Charlie Kaufman (Nicholas Cage) is in a rut. He’s just written a hit screenplay, praised by many as the comedy of the year (“Being John Malkovich,” 1999). But what next?
His new project is giving him severe writer’s block. He’s set to write the screen adaptation of a best-selling novel by Susan Orlean (Meryl Streep), about a peculiar Florida orchid grower and his rather unsavory cultivation habits ― “The Orchid Thief,” an actual novel.
This uneasy blend of fact and fiction is part of the film’s ingenuity ― screenwriter Charlie Kaufman did actually write the “Malkovich” screenplay, and was then assigned to the Orlean adaptation. But as the film goes on, fact increasingly gives way to fiction, as Charlie’s delusions takes over.

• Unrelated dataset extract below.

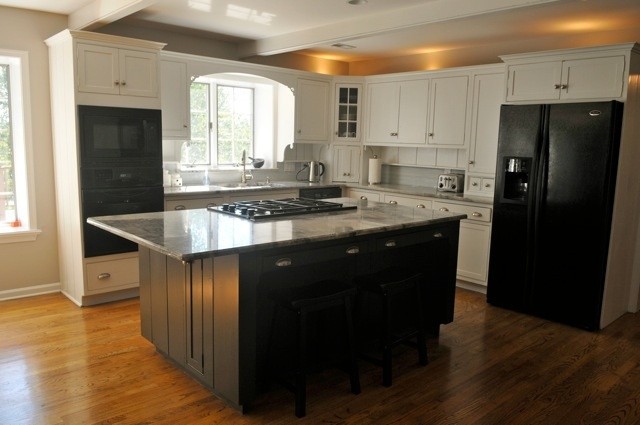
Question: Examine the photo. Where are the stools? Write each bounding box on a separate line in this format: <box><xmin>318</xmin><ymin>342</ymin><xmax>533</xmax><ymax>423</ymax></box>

The film could have been a pretentious exercise in self-indulgence ― which, in part, the film almost wants to be. After all, “Malkovich” wasn’t exactly the most accessible comedy, either. But “Adaptation” instead renders itself an amusing meditation on the creative process gone terribly awry.
The movie takes us back to the creation of the “The Orchid Thief,” with Orlean trudging into the swampy Everglades to seek out a toothless, philosophizing orchid thief, John Laroche (an amazing performance by veteran character actor Chris Cooper), whose strange world opens up new possibilities within her own. And when her reality melds with Charlie’s fevered imagination, and the orchid guru starts teaching her lessons about swamp lovin’, watch out!
Back in the present, Charlie is still stuck, and the advice offered by his idiot twin brother Donald (also Nicholas Cage), who’s having great luck with his seemingly witless screenplays, isn’t helping matters. But idiot starts to look more like idiot savant when Charlie, desperate, finally succumbs to his brother’s dumbed-down version of writing a film script.
One of the film’s greatest moments comes when Orlean imbibes a narcotic made from the “special” orchid, given to her by Laroche. Her giddy, drug-induced ramblings, as she lies in bed and contemplates her toes, are priceless.
But the film works best when it quietly delivers pithy observations about life, in the guise of simple talk about things such as which way the orchids are growing.
I won’t spoil the ending, but will tell you that the ending spoils the movie. Which isn’t actually a bad thing if you can accept the film’s particular terms (if that makes sense). It’s exactly how the film wants to end, viewer be damned.
All in all, Mr. Cage wallows well, as he has done in previous roles, but this time plays it for laughs. Ms. Streep chills out, toning down her electric intensity for one of her most natural performances. And everyone has a good time.